Results 1 to 8 of 8

Thread: Artificial Intelligence Learns to Learn Entirely on Its Own

  1. #1

    Artificial Intelligence Learns to Learn Entirely on Its Own

    https://www.quantamagazine.org/artif...-own-20171018/

    October 18, 2017 by Kevin Hartnett



    A mere 19 months after dethroning the world’s top human Go player, the computer program AlphaGo has smashed an even more momentous barrier: It can now achieve unprecedented levels of mastery purely by teaching itself. Starting with zero knowledge of Go strategy and no training by humans, the new iteration of the program, called AlphaGo Zero, needed just three days to invent advanced strategies undiscovered by human players in the multi-millennia history of the game. By freeing artificial intelligence from a dependence on human knowledge, the breakthrough removes a primary limit on how smart machines can become.

    Earlier versions of AlphaGo were taught to play the game using two methods. In the first, called supervised learning, researchers fed the program 100,000 top amateur Go games and taught it to imitate what it saw. In the second, called reinforcement learning, they had the program play itself and learn from the results.

    AlphaGo Zero skipped the first step. The program began as a blank slate, knowing only the rules of Go, and played games against itself. At first, it placed stones randomly on the board. Over time it got better at evaluating board positions and identifying advantageous moves. It also learned many of the canonical elements of Go strategy and discovered new strategies all its own. “When you learn to imitate humans the best you can do is learn to imitate humans,” said Satinder Singh, a computer scientist at the University of Michigan who was not involved with the research. “In many complex situations there are new insights you’ll never discover.”

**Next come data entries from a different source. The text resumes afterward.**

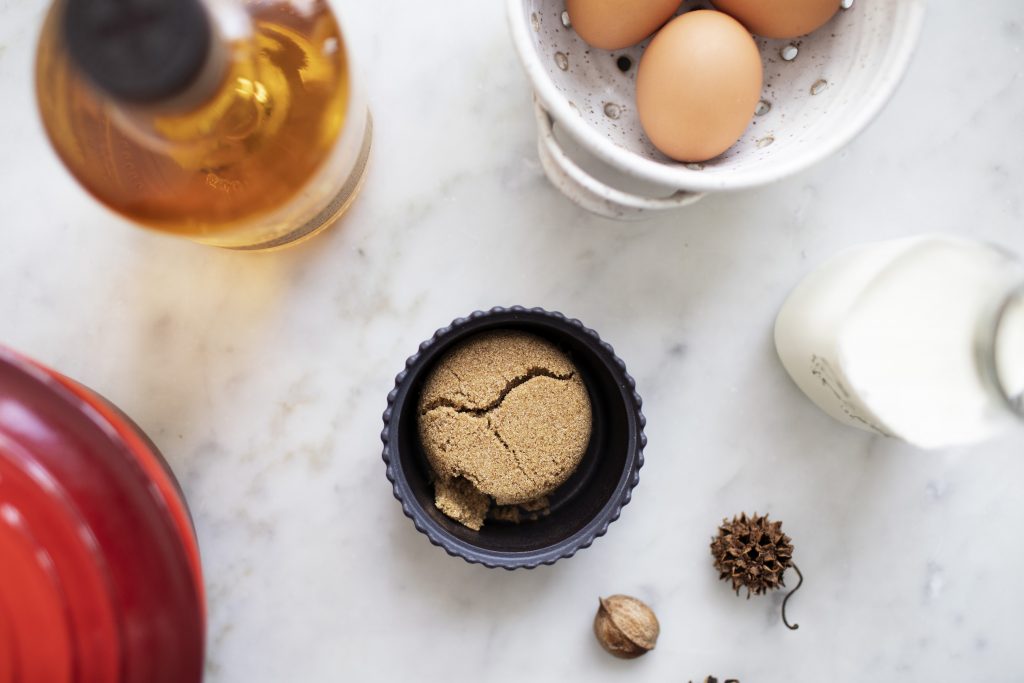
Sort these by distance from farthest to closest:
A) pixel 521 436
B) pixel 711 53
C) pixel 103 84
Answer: pixel 521 436
pixel 711 53
pixel 103 84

    After three days of training and 4.9 million training games, the researchers matched AlphaGo Zero against the earlier champion-beating version of the program. AlphaGo Zero won 100 games to zero.

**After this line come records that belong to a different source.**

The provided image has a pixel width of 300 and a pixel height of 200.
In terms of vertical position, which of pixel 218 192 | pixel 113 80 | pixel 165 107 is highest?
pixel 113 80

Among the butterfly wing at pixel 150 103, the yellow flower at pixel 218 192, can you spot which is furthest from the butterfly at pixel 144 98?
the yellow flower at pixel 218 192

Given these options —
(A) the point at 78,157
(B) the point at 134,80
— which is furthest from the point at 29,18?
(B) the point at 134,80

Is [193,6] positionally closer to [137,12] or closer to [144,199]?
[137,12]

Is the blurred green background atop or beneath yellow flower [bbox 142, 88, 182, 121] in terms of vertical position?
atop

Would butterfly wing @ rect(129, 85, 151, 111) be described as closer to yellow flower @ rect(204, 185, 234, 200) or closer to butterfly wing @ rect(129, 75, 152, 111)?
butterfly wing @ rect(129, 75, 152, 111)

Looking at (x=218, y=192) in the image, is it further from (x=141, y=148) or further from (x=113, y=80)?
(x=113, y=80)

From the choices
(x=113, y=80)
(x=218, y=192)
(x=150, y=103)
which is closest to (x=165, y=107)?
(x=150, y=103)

    To expert observers, the rout was stunning. Pure reinforcement learning would seem to be no match for the overwhelming number of possibilities in Go, which is vastly more complex than chess: You’d have expected AlphaGo Zero to spend forever searching blindly for a decent strategy. Instead, it rapidly found its way to superhuman abilities.

    The efficiency of the learning process owes to a feedback loop. Like its predecessor, AlphaGo Zero determines what move to play through a process called a “tree search.” The program starts with the current board and considers the possible moves. It then considers what moves its opponent could play in each of the resulting boards, and then the moves it could play in response and so on, creating a branching tree diagram that simulates different combinations of play resulting in different board setups.

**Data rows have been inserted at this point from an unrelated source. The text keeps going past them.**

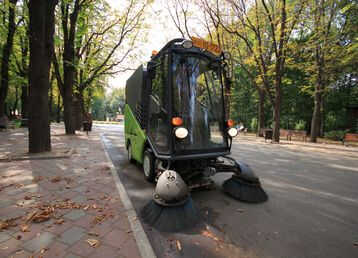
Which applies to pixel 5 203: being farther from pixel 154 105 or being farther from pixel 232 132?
pixel 232 132

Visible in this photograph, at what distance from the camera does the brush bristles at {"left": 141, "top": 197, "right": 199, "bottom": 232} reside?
2.36 metres

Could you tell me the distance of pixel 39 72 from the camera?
19.7 ft

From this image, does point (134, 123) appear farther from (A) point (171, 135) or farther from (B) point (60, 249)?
(B) point (60, 249)

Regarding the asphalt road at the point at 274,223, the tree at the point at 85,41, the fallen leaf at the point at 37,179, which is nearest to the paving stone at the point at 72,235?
the asphalt road at the point at 274,223

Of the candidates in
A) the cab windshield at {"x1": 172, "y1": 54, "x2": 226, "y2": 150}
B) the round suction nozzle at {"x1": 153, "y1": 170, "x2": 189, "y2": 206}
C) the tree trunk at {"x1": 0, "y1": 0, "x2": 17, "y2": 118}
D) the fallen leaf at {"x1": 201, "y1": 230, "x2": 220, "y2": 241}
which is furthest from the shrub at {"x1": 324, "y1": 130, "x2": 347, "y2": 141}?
the tree trunk at {"x1": 0, "y1": 0, "x2": 17, "y2": 118}

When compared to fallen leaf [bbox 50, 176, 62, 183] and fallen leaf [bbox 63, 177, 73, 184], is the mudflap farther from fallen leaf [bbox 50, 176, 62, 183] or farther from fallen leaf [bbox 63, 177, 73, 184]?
fallen leaf [bbox 50, 176, 62, 183]

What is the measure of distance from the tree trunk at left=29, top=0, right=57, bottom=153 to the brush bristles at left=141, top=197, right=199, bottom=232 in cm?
590

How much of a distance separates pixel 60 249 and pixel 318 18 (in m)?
17.4

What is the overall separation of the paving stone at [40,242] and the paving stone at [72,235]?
0.13m

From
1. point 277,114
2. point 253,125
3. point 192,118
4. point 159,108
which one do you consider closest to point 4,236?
point 159,108

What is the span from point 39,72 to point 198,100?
6187 millimetres

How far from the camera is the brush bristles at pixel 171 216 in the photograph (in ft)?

    AlphaGo Zero can’t follow every branch of the tree all the way through, since that would require inordinate computing power. Instead, it selectively prunes branches by deciding which paths seem most promising. It makes that calculation — of which paths to prune — based on what it has learned in earlier play about the moves and overall board setups that lead to wins.

    Earlier versions of AlphaGo did all this, too. What’s novel about AlphaGo Zero is that instead of just running the tree search and making a move, it remembers the outcome of the tree search — and eventually of the game. It then uses that information to update its estimates of promising moves and the probability of winning from different positions. As a result, the next time it runs the tree search it can use its improved estimates, trained with the results of previous tree searches, to generate even better estimates of the best possible move.

    The computational strategy that underlies AlphaGo Zero is effective primarily in situations in which you have an extremely large number of possibilities and want to find the optimal one. In the Nature paper describing the research, the authors of AlphaGo Zero suggest that their system could be useful in materials exploration — where you want to identify atomic combinations that yield materials with different properties — and protein folding, where you want to understand how a protein’s precise three-dimensional structure determines its function.

    As for Go, the effects of AlphaGo Zero are likely to be seismic. To date, gaming companies have failed in their efforts to develop world-class Go software. AlphaGo Zero is likely to change that. Andrew Jackson, executive vice president of the American Go Association, thinks it won’t be long before Go apps appear on the market. This will change the way human Go players train. It will also make cheating easier.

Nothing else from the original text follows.